Interesting to me was that the authors collected some actual statistics about the failures encountered during runtime. I love real-world numbers. However, I found their results a bit hard to follow. Here is what I got out of the paper.
They ignored operating system and hardware failures. Of the run-time errors considered: 15% were "logic" errors, 23% were "table" errors and 62% were "row" errors.
They gave examples of logic errors such as: cannot find DLLs or scripts for execution, accessing array elements with an out-of-range index, accessing dictionary items with a non-existent key, or other data-unrelated failures.
Table errors such as: accessing a column with an incorrect name or index, a mismatch between data schema and table schema, or other table-level failures.

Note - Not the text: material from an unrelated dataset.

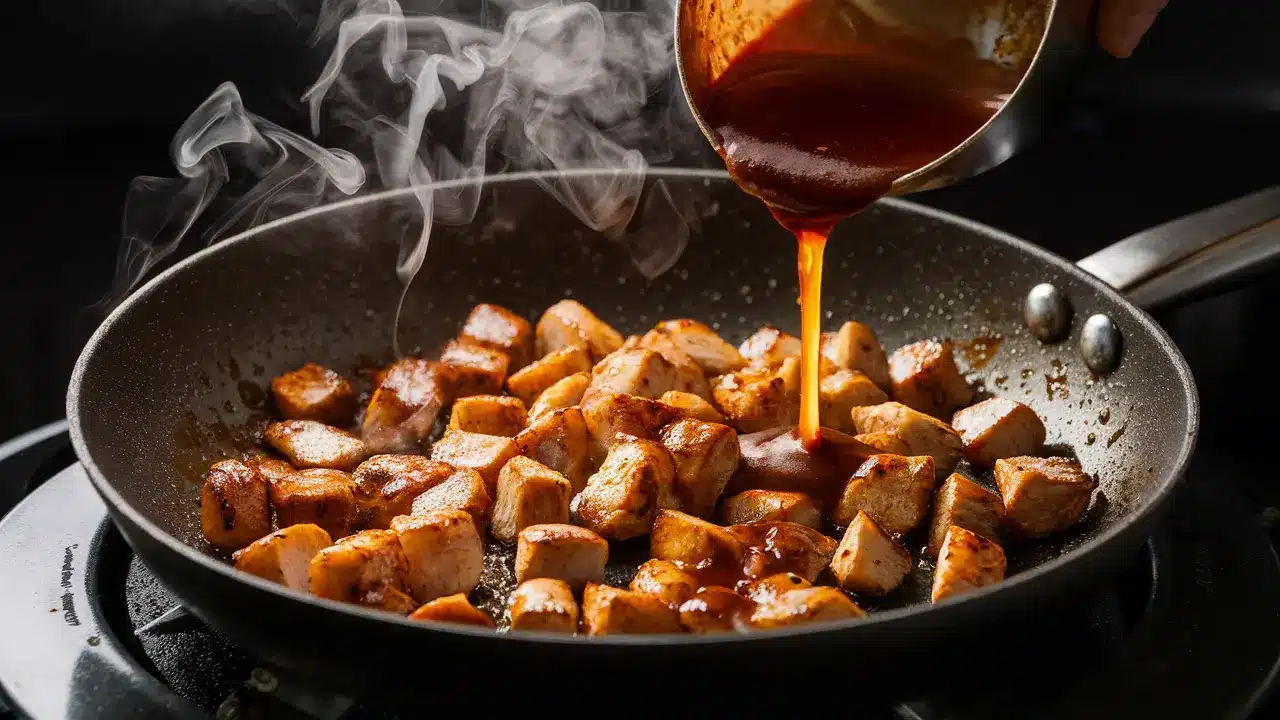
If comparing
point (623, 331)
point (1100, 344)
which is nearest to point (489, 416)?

And row errors such as: corrupt rows with exceptional data, using illegal arguments, dereferencing null column values, exceptions in user-defined functions, allowing out-of-memory errors, or other row-level failures.
Also interesting was that, according to the authors, 8% of runtime errors could not have been caught by programmers during testing using their current debugging toolset.
It seems possible to create check-in and checkout documentation processes for a development organization's SCM system that could automatically generate statistics similar to the above. I think this would have a positive effect on software quality. For example, the researchers suggest that many failures have a common fix pattern that could be automated. Whether the cost would be worth the effort--I don't know. But it does seem obvious that SCM should be a prime source of quality-related data.